- _STATED EXERCISE_
Return the listing from the line with "Pick one: is" to the line with "Answer: the parked" verbatim, including both of those lines.

- _ITEMS_
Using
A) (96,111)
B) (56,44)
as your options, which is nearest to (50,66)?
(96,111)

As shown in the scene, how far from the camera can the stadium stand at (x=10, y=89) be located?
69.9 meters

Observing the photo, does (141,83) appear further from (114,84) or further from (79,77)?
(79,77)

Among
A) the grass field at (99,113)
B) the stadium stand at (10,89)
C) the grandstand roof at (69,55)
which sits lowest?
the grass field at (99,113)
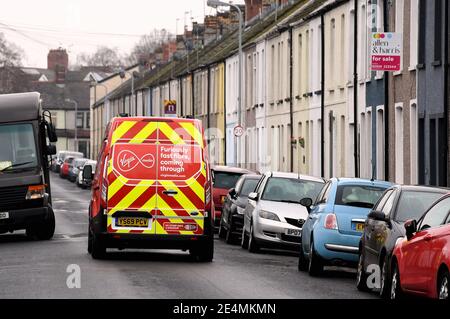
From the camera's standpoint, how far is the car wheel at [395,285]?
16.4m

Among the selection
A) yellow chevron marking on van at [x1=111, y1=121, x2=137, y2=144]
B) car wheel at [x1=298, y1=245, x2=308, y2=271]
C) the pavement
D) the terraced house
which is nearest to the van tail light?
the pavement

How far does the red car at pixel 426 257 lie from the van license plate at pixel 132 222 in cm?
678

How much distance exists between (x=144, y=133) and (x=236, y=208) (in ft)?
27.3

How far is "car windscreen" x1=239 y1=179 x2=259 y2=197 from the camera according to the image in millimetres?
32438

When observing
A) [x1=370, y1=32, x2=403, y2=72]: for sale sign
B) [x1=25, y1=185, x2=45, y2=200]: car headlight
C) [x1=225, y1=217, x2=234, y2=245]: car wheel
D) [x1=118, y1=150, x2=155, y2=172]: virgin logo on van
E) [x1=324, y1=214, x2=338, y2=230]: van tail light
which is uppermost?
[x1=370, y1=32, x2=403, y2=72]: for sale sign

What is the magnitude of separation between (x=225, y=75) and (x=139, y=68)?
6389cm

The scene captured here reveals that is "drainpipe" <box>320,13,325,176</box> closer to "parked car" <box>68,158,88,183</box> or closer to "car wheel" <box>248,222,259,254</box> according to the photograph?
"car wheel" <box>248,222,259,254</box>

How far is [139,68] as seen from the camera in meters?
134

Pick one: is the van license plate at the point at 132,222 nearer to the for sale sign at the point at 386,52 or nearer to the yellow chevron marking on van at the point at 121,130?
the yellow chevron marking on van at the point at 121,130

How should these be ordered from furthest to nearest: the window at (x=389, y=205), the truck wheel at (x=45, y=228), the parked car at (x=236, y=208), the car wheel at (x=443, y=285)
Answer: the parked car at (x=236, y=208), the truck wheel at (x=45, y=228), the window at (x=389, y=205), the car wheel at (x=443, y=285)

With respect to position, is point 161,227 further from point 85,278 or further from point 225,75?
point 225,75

--

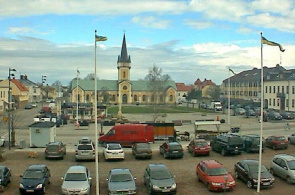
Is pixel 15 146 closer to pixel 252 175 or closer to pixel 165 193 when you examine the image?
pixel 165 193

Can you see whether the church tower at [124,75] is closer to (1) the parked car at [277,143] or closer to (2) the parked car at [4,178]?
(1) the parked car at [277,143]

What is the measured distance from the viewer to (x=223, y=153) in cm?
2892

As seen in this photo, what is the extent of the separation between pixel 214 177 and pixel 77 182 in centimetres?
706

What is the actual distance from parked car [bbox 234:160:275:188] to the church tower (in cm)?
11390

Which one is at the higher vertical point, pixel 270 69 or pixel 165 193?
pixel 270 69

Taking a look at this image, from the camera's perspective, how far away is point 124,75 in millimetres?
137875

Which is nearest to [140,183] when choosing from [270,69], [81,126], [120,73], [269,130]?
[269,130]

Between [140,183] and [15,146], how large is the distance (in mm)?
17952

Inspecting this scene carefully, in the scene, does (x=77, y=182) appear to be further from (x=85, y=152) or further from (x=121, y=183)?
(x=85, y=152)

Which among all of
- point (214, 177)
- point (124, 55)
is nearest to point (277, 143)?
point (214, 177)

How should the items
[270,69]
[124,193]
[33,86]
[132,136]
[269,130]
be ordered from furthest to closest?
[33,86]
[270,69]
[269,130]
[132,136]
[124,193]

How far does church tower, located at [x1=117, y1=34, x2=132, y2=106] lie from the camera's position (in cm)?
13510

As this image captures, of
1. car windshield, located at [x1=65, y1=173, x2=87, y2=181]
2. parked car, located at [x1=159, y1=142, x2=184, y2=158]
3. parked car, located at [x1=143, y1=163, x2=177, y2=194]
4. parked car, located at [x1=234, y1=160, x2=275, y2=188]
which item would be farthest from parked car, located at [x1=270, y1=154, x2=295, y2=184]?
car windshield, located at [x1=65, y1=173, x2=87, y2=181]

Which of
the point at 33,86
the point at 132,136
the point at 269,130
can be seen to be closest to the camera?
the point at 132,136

==

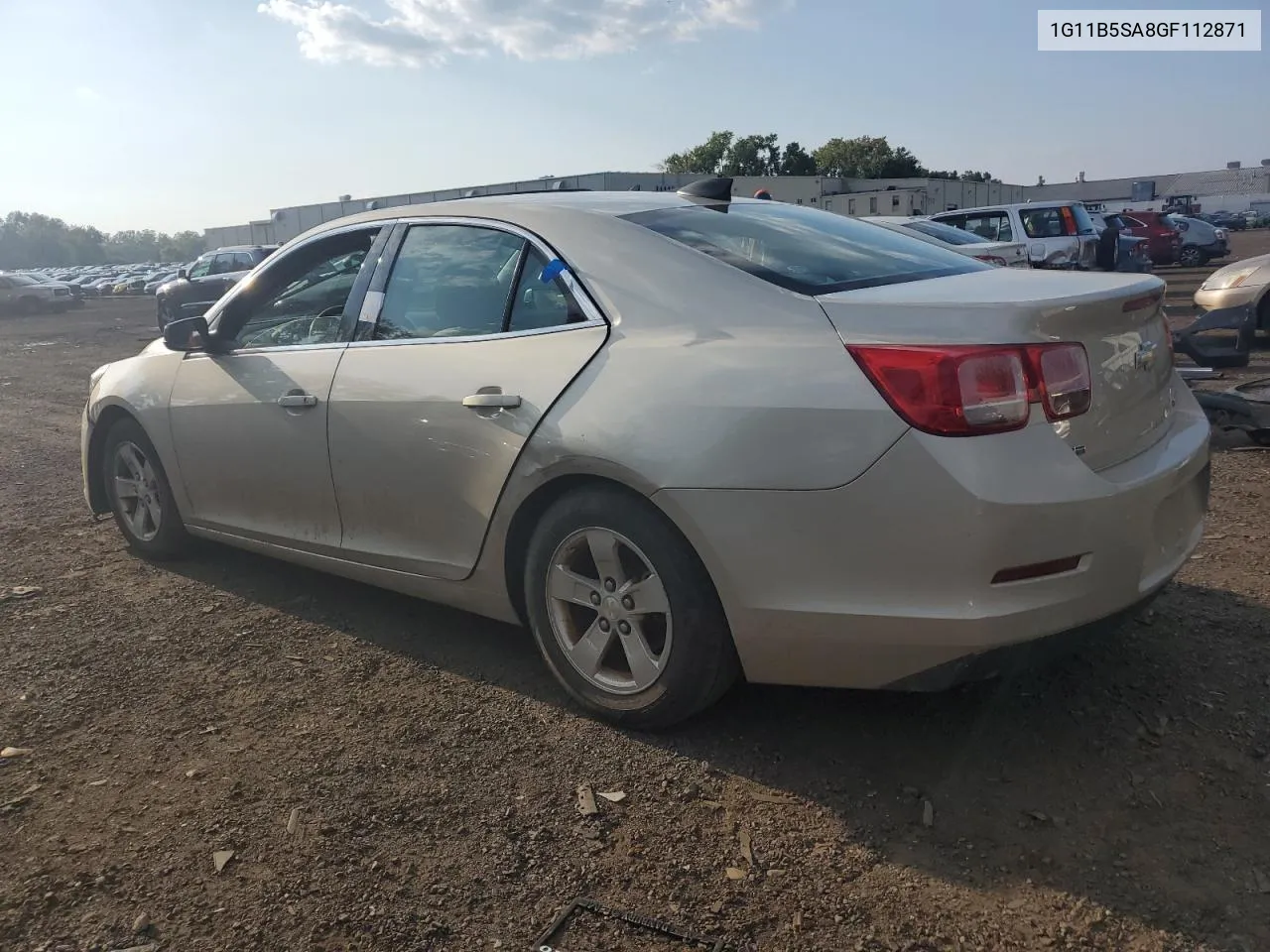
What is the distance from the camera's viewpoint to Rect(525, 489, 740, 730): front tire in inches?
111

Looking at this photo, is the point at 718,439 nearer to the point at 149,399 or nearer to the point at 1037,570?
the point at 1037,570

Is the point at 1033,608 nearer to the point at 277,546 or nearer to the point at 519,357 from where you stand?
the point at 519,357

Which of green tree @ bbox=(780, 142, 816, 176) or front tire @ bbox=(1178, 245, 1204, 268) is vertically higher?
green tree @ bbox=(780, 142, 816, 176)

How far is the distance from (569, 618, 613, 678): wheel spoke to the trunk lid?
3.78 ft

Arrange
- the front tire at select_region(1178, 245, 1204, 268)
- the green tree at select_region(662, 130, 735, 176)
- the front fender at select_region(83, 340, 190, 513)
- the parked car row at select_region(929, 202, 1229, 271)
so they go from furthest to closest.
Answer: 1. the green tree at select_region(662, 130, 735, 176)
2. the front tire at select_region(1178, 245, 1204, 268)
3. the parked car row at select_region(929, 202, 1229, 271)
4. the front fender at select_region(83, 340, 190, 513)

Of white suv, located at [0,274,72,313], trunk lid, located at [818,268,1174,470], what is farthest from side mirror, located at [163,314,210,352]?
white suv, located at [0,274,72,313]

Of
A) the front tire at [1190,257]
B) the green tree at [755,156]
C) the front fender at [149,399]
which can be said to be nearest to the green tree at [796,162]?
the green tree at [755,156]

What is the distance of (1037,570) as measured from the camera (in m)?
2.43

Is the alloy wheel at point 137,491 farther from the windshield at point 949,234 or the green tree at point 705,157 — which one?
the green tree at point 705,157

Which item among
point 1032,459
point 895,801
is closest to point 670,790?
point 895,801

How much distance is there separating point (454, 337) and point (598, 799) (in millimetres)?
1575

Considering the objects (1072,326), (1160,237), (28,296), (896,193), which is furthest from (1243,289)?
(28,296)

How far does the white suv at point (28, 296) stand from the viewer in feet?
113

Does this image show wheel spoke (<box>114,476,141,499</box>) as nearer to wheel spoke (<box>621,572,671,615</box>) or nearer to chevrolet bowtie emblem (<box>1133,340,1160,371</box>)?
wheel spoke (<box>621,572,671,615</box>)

- _FINAL ANSWER_
Pick one: is the van license plate at the point at 132,222 nearer to the for sale sign at the point at 386,52 or nearer to the yellow chevron marking on van at the point at 121,130?
the yellow chevron marking on van at the point at 121,130

How should these be ordered from furthest to nearest: the window at (x=389, y=205), the truck wheel at (x=45, y=228), the parked car at (x=236, y=208), the car wheel at (x=443, y=285)
Answer: the parked car at (x=236, y=208), the truck wheel at (x=45, y=228), the window at (x=389, y=205), the car wheel at (x=443, y=285)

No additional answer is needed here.